Beroep tegen de inschatting van arbeidsongeschiktheid en smartengeldvergoeding van een politieagent met PTSS

In deze zaak heeft de rechtbank Den Haag op 2 juli 2021 uitspraak gedaan in een geschil tussen een politieagent, eiser, en de korpschef van politie, verweerder, over de hoogte van de smartengeldvergoeding en de inschatting van het arbeidsongeschiktheidspercentage dat voortvloeit uit de Post Traumatische Stressstoornis (PTSS) van eiser. Eiser had in 2014 een verzoek ingediend voor smartengeldvergoeding, welke in 2018 door verweerder werd vastgesteld op € 46.209,38. Eiser was van mening dat het percentage arbeidsongeschiktheid, dat door verweerder op 75% was vastgesteld, te laag was en dat er onvoldoende rekening was gehouden met zijn beperkingen.

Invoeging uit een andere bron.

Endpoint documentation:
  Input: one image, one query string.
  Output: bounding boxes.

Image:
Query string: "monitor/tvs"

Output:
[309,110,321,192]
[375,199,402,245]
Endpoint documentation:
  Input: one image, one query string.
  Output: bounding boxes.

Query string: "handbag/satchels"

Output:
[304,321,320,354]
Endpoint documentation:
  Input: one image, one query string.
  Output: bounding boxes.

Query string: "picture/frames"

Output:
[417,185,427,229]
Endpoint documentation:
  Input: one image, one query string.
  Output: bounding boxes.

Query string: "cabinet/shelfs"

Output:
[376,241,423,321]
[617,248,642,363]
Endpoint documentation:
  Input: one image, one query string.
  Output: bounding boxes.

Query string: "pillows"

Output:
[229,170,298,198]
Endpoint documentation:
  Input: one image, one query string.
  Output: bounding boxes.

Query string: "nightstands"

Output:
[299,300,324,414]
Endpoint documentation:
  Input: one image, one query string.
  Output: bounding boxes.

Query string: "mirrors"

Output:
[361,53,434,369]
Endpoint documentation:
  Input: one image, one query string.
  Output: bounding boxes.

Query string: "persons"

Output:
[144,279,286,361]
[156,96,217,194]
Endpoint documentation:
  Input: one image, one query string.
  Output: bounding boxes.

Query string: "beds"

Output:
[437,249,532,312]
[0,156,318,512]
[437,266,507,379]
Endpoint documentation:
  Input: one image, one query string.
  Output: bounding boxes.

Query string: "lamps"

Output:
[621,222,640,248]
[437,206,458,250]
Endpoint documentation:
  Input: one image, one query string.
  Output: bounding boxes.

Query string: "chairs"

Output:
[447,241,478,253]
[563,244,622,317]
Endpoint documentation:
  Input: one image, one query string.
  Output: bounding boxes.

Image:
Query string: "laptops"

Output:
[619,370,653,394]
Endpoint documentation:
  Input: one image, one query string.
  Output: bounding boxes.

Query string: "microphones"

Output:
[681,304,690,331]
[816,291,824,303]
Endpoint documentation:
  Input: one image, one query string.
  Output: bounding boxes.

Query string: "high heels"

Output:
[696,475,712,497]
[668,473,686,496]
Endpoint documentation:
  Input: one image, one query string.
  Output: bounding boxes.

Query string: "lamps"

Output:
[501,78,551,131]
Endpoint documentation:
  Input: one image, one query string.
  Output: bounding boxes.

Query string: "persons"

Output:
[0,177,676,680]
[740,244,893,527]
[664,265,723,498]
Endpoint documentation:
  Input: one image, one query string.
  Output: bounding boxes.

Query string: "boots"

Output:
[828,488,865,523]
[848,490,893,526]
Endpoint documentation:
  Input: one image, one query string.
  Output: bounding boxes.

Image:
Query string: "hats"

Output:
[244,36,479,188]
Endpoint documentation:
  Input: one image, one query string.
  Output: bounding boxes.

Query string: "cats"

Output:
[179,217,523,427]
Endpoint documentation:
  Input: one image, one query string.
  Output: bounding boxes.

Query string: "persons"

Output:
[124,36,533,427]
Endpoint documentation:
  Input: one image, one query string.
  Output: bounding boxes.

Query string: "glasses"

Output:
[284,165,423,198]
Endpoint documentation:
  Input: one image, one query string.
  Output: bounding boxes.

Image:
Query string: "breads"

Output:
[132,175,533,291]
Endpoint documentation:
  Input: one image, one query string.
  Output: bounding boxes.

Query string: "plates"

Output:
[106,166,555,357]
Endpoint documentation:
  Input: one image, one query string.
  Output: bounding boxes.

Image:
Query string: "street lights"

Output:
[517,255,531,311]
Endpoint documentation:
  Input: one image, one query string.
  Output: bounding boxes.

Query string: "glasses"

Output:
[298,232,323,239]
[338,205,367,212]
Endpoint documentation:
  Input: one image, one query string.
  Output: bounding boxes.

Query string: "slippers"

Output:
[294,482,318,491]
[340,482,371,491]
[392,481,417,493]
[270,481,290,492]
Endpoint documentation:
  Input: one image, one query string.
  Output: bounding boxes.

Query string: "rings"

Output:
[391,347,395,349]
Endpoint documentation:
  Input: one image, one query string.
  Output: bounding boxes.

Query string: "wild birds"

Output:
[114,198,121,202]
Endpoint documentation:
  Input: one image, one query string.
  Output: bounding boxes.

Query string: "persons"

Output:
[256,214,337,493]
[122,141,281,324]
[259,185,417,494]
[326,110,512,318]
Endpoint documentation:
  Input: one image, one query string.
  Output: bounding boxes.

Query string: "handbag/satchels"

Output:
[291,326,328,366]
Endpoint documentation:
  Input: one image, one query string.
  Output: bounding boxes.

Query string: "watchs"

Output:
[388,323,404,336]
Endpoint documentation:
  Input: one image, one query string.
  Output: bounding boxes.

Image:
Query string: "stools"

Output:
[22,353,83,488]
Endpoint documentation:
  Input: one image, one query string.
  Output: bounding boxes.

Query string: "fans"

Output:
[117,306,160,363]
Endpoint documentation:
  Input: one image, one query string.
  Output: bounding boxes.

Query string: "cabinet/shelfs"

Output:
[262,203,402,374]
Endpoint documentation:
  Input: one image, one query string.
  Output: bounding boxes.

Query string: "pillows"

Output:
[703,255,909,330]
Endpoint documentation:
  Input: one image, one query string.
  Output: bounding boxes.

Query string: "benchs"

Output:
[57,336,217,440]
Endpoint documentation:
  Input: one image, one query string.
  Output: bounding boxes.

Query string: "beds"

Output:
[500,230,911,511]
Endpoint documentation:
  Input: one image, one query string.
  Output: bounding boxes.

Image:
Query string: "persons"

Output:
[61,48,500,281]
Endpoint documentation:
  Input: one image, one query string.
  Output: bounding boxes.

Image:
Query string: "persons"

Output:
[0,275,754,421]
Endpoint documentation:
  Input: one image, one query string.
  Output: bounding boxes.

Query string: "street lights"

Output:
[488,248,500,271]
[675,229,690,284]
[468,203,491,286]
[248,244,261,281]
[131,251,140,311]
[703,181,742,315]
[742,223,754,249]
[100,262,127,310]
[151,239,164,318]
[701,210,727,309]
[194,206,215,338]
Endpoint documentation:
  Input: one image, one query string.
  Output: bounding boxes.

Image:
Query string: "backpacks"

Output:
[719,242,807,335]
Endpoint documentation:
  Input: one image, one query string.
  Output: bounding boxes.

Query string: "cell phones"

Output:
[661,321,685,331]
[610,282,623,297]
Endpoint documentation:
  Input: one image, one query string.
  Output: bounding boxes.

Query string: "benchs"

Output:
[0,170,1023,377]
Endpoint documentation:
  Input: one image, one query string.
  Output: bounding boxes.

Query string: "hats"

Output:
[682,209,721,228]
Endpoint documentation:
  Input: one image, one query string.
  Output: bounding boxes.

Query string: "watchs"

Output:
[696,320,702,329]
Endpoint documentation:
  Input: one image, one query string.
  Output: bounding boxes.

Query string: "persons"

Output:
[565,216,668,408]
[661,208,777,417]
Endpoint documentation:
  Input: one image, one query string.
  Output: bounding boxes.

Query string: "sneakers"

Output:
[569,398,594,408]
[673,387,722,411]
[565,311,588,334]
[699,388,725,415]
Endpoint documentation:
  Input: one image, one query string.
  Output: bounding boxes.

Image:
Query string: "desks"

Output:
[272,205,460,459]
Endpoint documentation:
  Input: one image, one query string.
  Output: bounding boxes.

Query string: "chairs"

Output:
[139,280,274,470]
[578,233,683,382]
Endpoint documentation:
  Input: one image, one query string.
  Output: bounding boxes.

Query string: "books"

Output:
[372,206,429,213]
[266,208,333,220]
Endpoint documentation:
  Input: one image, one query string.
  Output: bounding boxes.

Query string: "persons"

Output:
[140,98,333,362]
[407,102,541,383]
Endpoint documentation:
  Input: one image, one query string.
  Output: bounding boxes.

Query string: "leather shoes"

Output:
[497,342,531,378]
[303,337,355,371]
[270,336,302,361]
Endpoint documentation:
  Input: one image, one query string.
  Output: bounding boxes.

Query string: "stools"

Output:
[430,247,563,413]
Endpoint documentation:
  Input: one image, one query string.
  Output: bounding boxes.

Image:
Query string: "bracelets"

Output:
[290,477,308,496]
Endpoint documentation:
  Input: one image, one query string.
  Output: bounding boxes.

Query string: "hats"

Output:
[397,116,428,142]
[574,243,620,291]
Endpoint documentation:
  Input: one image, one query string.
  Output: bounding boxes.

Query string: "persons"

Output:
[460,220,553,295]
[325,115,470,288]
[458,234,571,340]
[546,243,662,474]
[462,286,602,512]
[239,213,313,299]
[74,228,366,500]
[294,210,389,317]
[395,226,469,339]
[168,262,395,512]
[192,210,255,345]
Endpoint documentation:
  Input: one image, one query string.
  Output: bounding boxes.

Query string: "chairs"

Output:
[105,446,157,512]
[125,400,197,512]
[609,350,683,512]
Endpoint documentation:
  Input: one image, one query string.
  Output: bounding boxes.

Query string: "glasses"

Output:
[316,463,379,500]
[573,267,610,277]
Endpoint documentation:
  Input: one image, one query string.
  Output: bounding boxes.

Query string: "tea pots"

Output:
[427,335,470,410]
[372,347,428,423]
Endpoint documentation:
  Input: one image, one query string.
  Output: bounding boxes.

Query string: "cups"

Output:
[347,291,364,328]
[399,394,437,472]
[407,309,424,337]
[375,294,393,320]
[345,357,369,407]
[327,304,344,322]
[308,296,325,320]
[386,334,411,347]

De rechtbank heeft vastgesteld dat eiser als motoragent werkzaam was en dat zijn PTSS was erkend als beroepsziekte. De rechtbank heeft de argumenten van eiser, waaronder de onduidelijkheid over de basis van de verdiencapaciteit en de afwezigheid van contra-expertise, overwogen. Verweerder had de inschatting van de arbeidsdeskundige, die het percentage arbeidsongeschiktheid had vastgesteld, verdedigd en benadrukt dat eiser niet had aangetoond waarom een hoger percentage gerechtvaardigd zou zijn.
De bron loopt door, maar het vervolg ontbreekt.